In much the same way as pids represent running processes, file descriptors represent open files.

Everything is a File

A part of the Unix philosophy: in the land of Unix ‘everything is a file’. This means that devices are treated as files, sockets and pipes are treated as files, and files are treated as files.

Since all of these things are treated as files I’m going to use the word ‘resource’ when I’m talking about files in a general sense (including devices, pipes, sockets, etc.) and I’ll use the word ‘file’ when I mean the classical definition (a file on the file system).

Descriptors Represent Resources

Any time that you open a resource in a running process it is assigned a file descriptor number. File descriptors are NOT shared between unrelated processes, they live and die with the process they are bound to, just as any open resources for a process are closed when it exits. There are special semantics for file descriptor sharing when you fork a process, more on that later.

In Ruby, open resources are represented by the IO class. Any IO object can have an associated file descriptor number. Use IO#fileno to get access to it.

passwd = File.open('/etc/passwd')
puts passwd.fileno

outputs:

3

Any resource that your process opens gets a unique number identifying it. This is how the kernel keeps track of any resources that your process is using.

What happens when we have multiple resources open?

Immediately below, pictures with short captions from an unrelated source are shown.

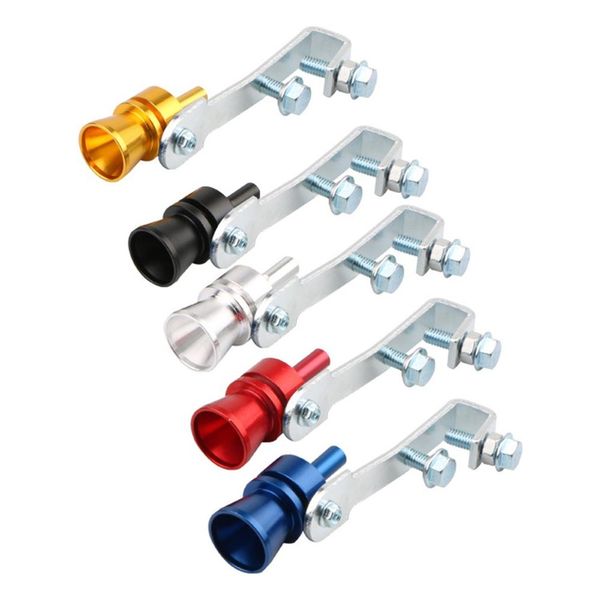 universal turbo sound whistle exhaust pipe tailpipe fake blow-off valve simulator aluminum car accessories
universal turbo sound whistle exhaust pipe tailpipe fake blow-off valve simulator aluminum car accessories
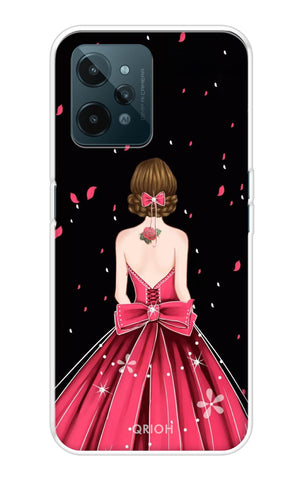 Fashion Princess Realme C31 Back Cover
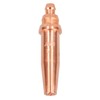 ANM Oxy Acetylene Gas Cutting Nozzle Tip Standard Length 3/64"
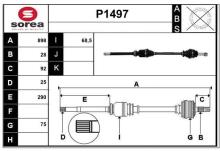 SNRA P1497
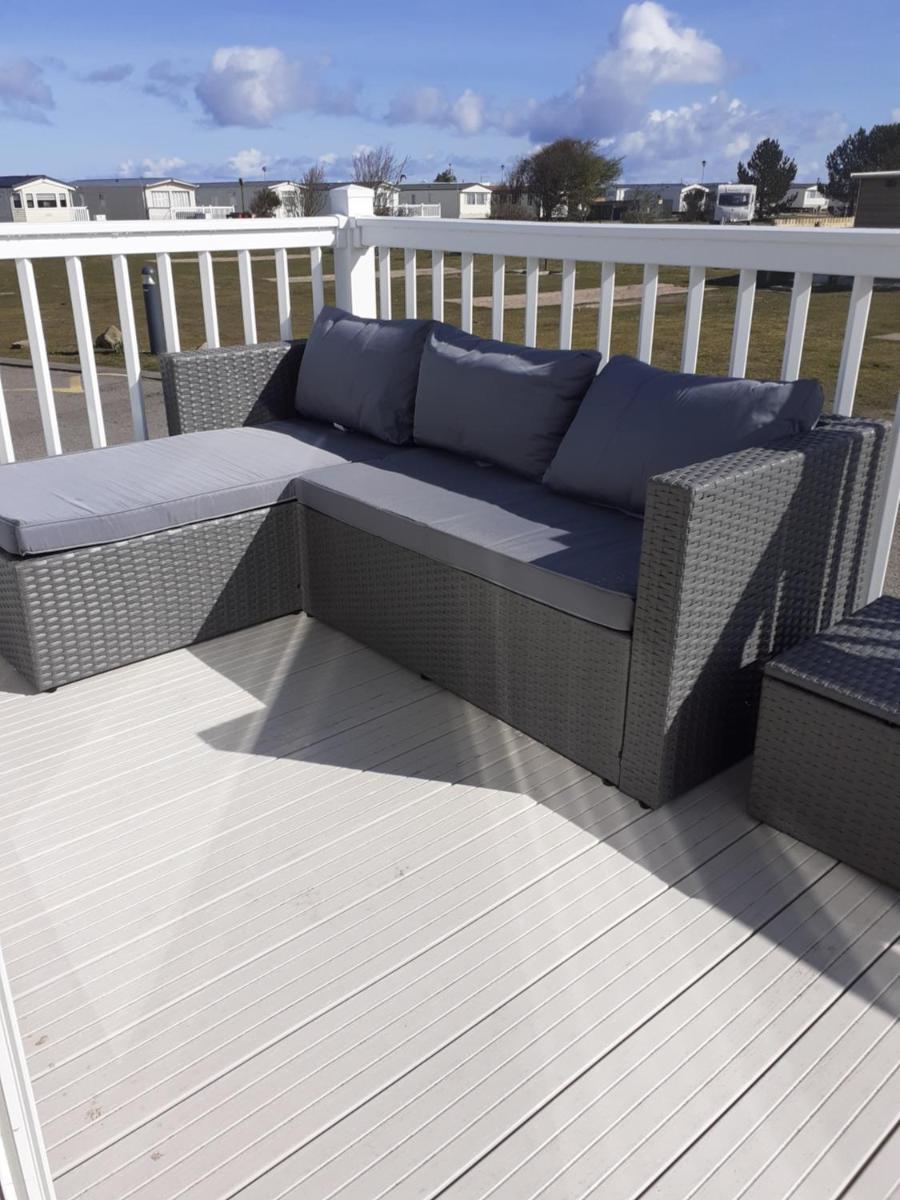 RICK'S RETREAT static caravan near the beach with free wifi - Housity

passwd = File.open('/etc/passwd')
puts passwd.fileno

hosts = File.open('/etc/hosts')
puts hosts.fileno

# Close the open passwd file. The frees up its file descriptor
# number to be used by the next opened resource.
passwd.close

null = File.open('/dev/null')
puts null.fileno

outputs:

3
4
3

There are two key takeaways from this example.

  1. File descriptor numbers are assigned the lowest unused value. The first file we opened, passwd, got file descriptor #3, the next open file got #4 because #3 was already in use.

  2. Once a resource is closed its file descriptor number becomes available again. Once we closed the passwd file its file descriptor number became available again. So when we opened the file at dev/null it was assigned the lowest unused value, which was then #3.

It’s important to note that file descriptors keep track of open resources only. Closed resources are not given a file descriptor number.

Stepping back to the kernel’s viewpoint again this makes a lot of sense. Once a resource is closed it no longer needs to interact with the hardware layer so the kernel can stop keeping track of it.

Given the above, file descriptors are sometimes called ‘open file descriptors’. This is a bit of misnomer since there is no such thing as a ‘closed file descriptor’. In fact, trying to read the file descriptor number from a closed resource will raise an exception:

passwd = File.open('/etc/passwd')
puts passwd.fileno
passwd.close
puts passwd.fileno

outputs:

3
-e:4:in `fileno': closed stream (IOError)

You may have noticed that when we open a file and ask for its file descriptor number the lowest value we get is 3. What happened to 0, 1, and 2?

Standard Streams

Every Unix process comes with three open resources. These are your standard input (STDIN), standard output (STDOUT), and standard error (STDERR) resources.

These standard resources exist for a very important reason that we take for granted today. STDIN provides a generic way to read input from keyboard devices or pipes, STDOUT and STDERR provide generic ways to write output to monitors, files, printers, etc. This was one of the innovations of Unix.

Before STDIN existed your program had to include a keyboard driver for all the keyboards it wanted to support! And if it wanted to print something to the screen it had to know how to manipulate the pixels required to do so. So let’s all be thankful for standard streams.

puts STDIN.fileno
puts STDOUT.fileno
puts STDERR.fileno

outputs:

0
1
2

That’s where those first 3 file descriptor numbers went to.

In the Real World

File descriptors are at the core of network programming using sockets, pipes, etc. and are also at the core of any file system operations.

Hence, they are used by every running process and are at the core of most of the interesting stuff you can do with a computer. You’ll see many more examples of how to use them in the following chapters or in the attached Spyglass project.

System Calls

Many methods on Ruby’s IO class map to system calls of the same name. These include open(2), close(2), read(2), write(2), pipe(2), fsync(2), stat(2), among others.